I have been doing exchange rates with my AS class and we talked about the problems some countries have when they are blessed with natural resources – the resource curse. Africa may have enormous natural reserves of oil, but so far most Africans haven’t felt the benefit. In Nigeria, for instance, what’s seen as a failure to spread the country’s oil wealth to the country’s poorest people has led to violent unrest. However, this economic paradox known as the resource curse has been paramount in Africa’s inability to benefit from oil. This refers to the fact that once countries start to export oil their exchange rate – sometimes know as a petrocurrency – appreciates making other exports uncompetitive and imports cheaper. At the same time there is a gravitation towards the petroleum industry which drains other sectors of the economy, including agriculture and traditional industries, as well as increasing its reliance on imports. Economists also refer to this as the Dutch Disease which makes reference to Holland and the discovery of vast quantities of natural gas during the 1960s in that country’s portion of the North Sea. The subsequent years saw the Dutch manufacturing sector decline as the gas industry developed. The major problem with the reliance on oil is that if the natural resource begins to run out or if there is a downturn in prices, once competitive manufacturing industries find it extremely difficult to return to an environment of profitability.

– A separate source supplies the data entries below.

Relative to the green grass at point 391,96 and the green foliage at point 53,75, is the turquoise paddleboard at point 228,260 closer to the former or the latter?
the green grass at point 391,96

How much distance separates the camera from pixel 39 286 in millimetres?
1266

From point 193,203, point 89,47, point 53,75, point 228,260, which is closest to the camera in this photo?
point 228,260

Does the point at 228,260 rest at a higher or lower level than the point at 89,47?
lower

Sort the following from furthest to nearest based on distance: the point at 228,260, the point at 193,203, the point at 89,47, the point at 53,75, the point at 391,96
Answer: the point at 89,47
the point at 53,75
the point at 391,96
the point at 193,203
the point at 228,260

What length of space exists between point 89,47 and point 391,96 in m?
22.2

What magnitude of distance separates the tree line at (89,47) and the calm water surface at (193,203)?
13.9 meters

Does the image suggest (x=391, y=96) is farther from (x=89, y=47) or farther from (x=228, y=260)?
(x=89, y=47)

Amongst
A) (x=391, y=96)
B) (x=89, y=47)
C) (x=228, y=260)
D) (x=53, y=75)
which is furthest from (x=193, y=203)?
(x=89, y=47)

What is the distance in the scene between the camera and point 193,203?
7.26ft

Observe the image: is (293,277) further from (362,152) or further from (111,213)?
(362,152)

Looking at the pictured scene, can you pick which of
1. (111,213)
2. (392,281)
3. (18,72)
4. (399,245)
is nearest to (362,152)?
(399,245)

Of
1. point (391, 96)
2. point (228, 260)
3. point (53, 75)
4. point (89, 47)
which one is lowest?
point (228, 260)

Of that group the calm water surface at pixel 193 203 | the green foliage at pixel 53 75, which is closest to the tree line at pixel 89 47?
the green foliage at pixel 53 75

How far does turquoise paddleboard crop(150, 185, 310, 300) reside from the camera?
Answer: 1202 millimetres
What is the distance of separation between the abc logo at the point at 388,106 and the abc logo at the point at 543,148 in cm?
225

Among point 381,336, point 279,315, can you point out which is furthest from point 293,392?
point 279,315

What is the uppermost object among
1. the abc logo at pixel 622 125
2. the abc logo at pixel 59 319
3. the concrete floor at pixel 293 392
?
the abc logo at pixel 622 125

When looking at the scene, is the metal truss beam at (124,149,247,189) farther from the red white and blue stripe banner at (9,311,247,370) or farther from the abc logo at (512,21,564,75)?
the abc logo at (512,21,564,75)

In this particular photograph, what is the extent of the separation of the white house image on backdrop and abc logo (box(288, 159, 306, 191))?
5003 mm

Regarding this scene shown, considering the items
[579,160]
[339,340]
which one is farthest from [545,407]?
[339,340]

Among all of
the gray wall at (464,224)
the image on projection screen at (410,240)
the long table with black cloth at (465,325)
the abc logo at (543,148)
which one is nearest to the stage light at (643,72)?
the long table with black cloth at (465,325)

Venezuela could learn off the Norwegians
Venezuela is home to the world’s largest oil reserves, and its economy has been tied to the ups and downs of the international price of oil for decades — oil constitutes about 25% of the country’s GDP and 95% of its exports. But the country’s oil production reached its lowest point since 2003 this year, when production went from 1.2 million barrels per day in the beginning of 2019 to an average of 830,000 barrels per day. The energy sector is only producing a fraction of the 4 million barrels of oil a day it could be producing.
Norway, the world’s third largest oil exporter behind Saudi Arabia and Russia, puts away a large share of its wealth in a national pension fund, now worth more than $300 billion. The problem here is that Norway is a small, homogeneous country of about five million people that was relatively advanced when its oil started to flow. It already had the sorts of public institutions that enabled it to cautiously manage its newly found wealth.
In 1969 the discovery of oil off the coast of Norway transformed its economy with it being one of the largest exporters of oil. A lot of countries in similar positions have succumbed to the ‘resource curse’ in which countries tend to focus on a natural resource like oil. The curse comes in two forms:
- With high revenues from the sale of a resource, governments try and seek to control the assets and use the money to maintain a political monopoly. This is where you find that from the sale of your important natural resource there is greater demand for your currency which in turn pushes up its value. This makes other exports less competitive so that when the natural resource runs out the economy has no other good/service to fall back on.
- However it is the fall in commodity prices that is now hitting these countries that have, in the past, been plagued by the resource curse. As a lot of commodities tend to be inelastic in demand so a drop in price means a fall in total revenue since the the proportionate drop in price is greater than the proportionate increase in quantity demanded.
Norway – has a different approach.
In Norway hydrocarbons account for half of its exports and 19% of GDP and with further oil fields coming on tap Norway could earn an estimated $100bn over the next 50 years. Nevertheless there is a need to wean the economy off oil and avoid not only the resource curse that has plagued some countries – Venezuela is a good example as approximately 90% of government spending was dependent on oil revenue – but also the impact on climate change. Norwegians have been smart in that the revenue made from oil has been put into a sovereign wealth fund Its value on 31 December reached 10.9tn kroner, or US$1,311bn – equal to assets worth US$241,000 for each of Norway’s 5.39 million inhabitants. This ensures that they have the means to prepare for life after oil.